Para a historiadora Márcia Suely, é importante compreender o significado da data para além da representação tradicional da Independência.
Marco histórico
“Falar do 7 de setembro é lembrar porque é uma data importante para o nosso país. É um marco da memória coletiva da história do Brasil”, explica Márcia Suely.
Segundo a historiadora, a importância do 7 de Setembro está diretamente relacionada ao início de um processo de ruptura política com Portugal.
“É o dia em que foi declarada a independência do Brasil por D. Pedro I. É interessante a gente pensar que a importância dessa data vem pela representação que ela tem.”
Um processo de independência
Apesar de o 7 de Setembro ser considerado o principal marco da Independência do Brasil, Márcia Suely ressalta que a separação de Portugal não foi concluída naquele momento.
“Essa data, apesar da comemoração, ela não é a finalização do processo de independência”, afirma.
A historiadora explica que o 7 de Setembro de 1822 deve ser entendido como o início de uma série de acontecimentos que ocorreram em diferentes regiões do país.
“No Brasil, a gente tem o 7 de setembro de 1822 como marco inicial de um processo de independência.”
A importância da Bahia
A Bahia teve participação decisiva na consolidação da independência brasileira.

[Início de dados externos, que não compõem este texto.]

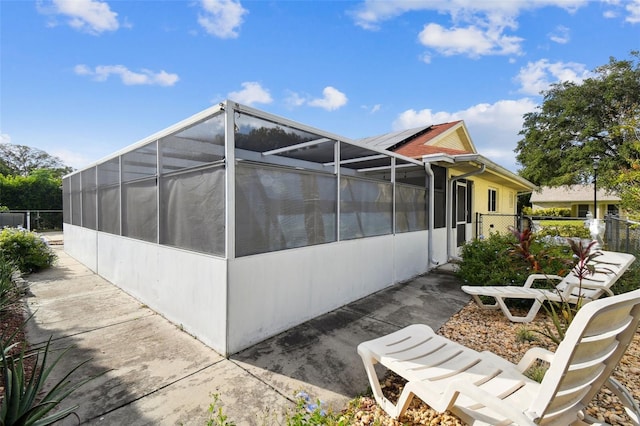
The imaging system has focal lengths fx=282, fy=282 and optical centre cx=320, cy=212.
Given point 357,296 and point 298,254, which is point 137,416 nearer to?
point 298,254

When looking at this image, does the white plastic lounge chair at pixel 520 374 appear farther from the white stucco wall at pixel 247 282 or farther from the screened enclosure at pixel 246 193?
the screened enclosure at pixel 246 193

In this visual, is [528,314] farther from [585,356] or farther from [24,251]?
[24,251]

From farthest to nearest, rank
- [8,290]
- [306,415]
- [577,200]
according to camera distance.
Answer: [577,200] → [8,290] → [306,415]

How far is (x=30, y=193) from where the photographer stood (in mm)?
18641

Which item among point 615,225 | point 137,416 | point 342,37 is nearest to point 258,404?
point 137,416

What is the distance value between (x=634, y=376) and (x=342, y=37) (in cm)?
825

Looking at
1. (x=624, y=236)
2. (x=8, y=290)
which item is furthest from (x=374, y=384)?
(x=624, y=236)

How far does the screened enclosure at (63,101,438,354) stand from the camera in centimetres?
324

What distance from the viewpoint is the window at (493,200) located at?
11.9m

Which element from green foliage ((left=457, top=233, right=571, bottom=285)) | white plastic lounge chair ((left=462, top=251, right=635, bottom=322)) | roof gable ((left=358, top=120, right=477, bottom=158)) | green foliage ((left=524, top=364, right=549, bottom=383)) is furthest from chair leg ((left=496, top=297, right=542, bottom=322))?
roof gable ((left=358, top=120, right=477, bottom=158))

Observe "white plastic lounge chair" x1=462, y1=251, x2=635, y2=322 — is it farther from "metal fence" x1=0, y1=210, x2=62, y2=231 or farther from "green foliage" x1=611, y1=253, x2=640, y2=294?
"metal fence" x1=0, y1=210, x2=62, y2=231

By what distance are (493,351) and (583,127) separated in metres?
26.9

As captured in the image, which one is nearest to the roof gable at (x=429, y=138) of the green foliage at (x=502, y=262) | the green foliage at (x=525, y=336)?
the green foliage at (x=502, y=262)

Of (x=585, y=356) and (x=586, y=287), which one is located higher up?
(x=585, y=356)
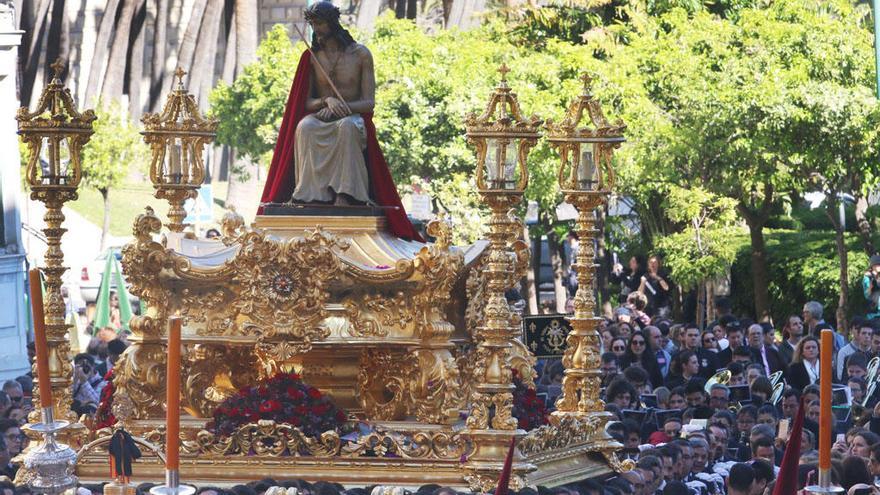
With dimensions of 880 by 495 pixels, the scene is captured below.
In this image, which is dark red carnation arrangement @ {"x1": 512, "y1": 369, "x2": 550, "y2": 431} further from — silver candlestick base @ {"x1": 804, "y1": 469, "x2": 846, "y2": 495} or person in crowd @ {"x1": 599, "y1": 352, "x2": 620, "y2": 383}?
silver candlestick base @ {"x1": 804, "y1": 469, "x2": 846, "y2": 495}

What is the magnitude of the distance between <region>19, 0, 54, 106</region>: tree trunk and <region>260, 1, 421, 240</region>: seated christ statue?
3803 cm

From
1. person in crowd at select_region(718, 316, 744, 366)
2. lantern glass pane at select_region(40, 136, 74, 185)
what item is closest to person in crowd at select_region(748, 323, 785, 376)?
person in crowd at select_region(718, 316, 744, 366)

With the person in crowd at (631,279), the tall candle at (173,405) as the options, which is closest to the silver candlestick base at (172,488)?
the tall candle at (173,405)

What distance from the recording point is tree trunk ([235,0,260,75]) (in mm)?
53625

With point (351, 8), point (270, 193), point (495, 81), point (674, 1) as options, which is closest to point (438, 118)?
point (495, 81)

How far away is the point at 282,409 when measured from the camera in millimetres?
13805

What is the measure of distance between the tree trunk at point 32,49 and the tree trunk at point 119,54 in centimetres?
236

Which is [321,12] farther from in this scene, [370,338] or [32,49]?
[32,49]

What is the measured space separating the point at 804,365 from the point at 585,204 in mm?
3250

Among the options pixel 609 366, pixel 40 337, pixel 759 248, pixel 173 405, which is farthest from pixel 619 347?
pixel 173 405

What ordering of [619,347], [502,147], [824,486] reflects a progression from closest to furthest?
1. [824,486]
2. [502,147]
3. [619,347]

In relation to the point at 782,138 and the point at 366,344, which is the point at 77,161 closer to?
the point at 366,344

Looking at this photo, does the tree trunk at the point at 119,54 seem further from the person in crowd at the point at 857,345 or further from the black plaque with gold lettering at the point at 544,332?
the black plaque with gold lettering at the point at 544,332

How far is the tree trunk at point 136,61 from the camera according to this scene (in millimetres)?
56844
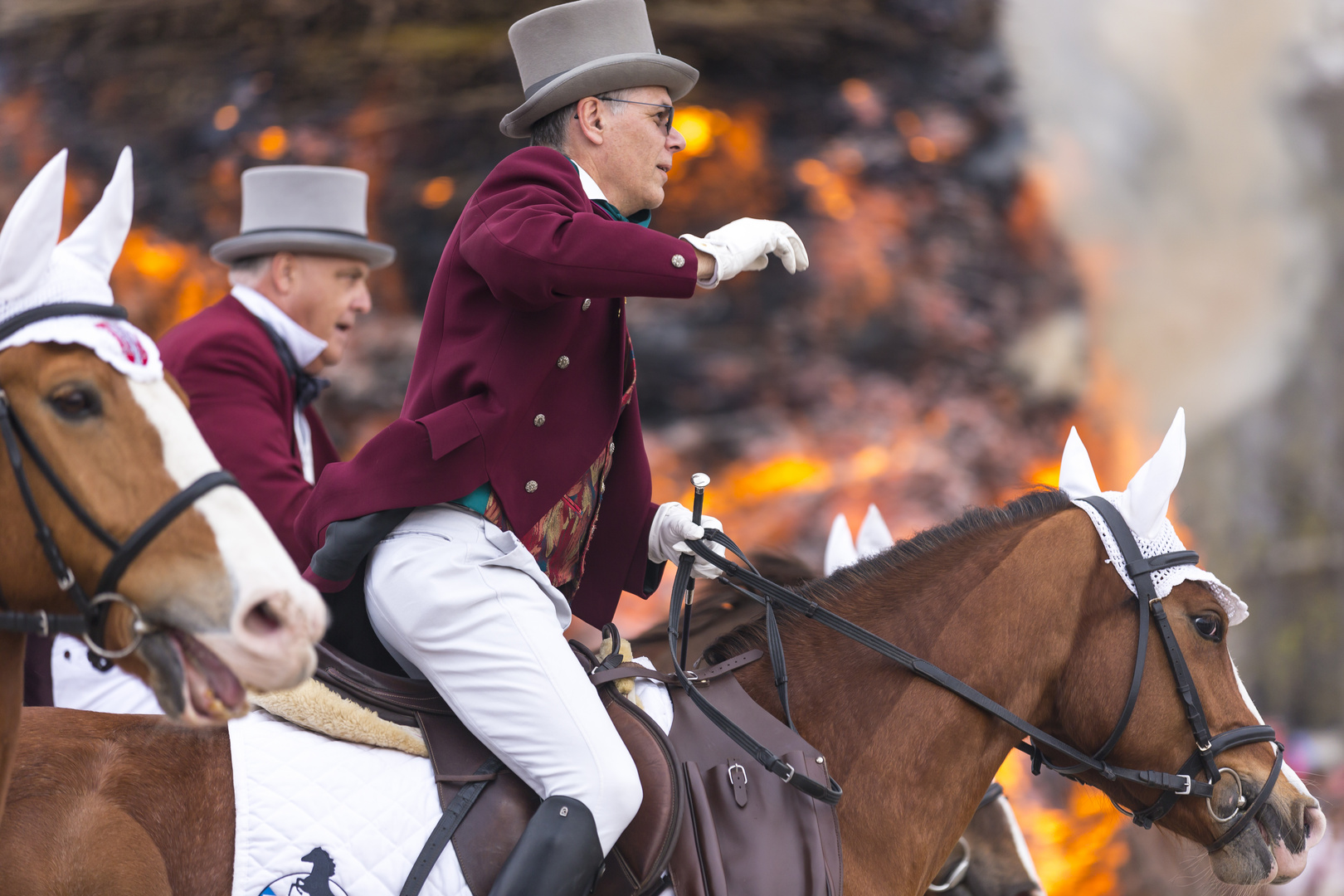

Na província, os conflitos entre brasileiros e tropas portuguesas continuaram mesmo depois da declaração feita por Dom Pedro I.
“A Bahia passa a ter uma importância muito grande no processo de independência e consolidação da separação do Brasil de Portugal”, destaca Márcia Suely.
De acordo com a historiadora, a resistência portuguesa na Bahia contribuiu para intensificar os confrontos na região.
“Por conta da intensificação das tropas, para não perder o poder e o domínio sobre a província baiana.”
2 de Julho de 1823
O processo de independência na Bahia chegou a um momento decisivo em 2 de julho de 1823, quando as tropas portuguesas deixaram Salvador. A data passou a representar a consolidação da independência no estado.
Márcia Suely explica que diferentes províncias tiveram seus próprios momentos dentro desse processo.
“Na Bahia, por exemplo, vai ter a finalização no dia 2 de julho de 1823. Então, a gente tem em algumas determinadas províncias esse processo de independência em outras datas.”
Participação popular
Outro ponto destacado pela historiadora é a presença da população nas lutas pela independência na Bahia. Para ela, esse aspecto ajuda a diferenciar a experiência baiana do episódio tradicionalmente associado ao 7 de Setembro.
“É interessante salientar que no processo de independência da Bahia, principalmente como marco de consolidação do 7 de setembro, a participação popular foi muito evidente.”
Segundo Márcia Suely, a mobilização da população demonstra que o desejo de independência não esteve restrito às figuras políticas e militares.
“Isso diferencia um pouco do 7 de setembro em si e traz, ao mesmo tempo, essa evocação do povo também querendo, desejando uma pátria independente.”
Memória e celebração
O 7 de Setembro, portanto, representa o início de um processo histórico que envolveu diferentes regiões, conflitos e grupos da sociedade brasileira. A data permanece como um símbolo da Independência, enquanto acontecimentos como os vividos na Bahia ajudam a ampliar a compreensão sobre como essa separação de Portugal foi efetivamente construída.
Mais do que recordar o episódio de 1822, a data também permite refletir sobre os diferentes caminhos percorridos até a consolidação da independência brasileira.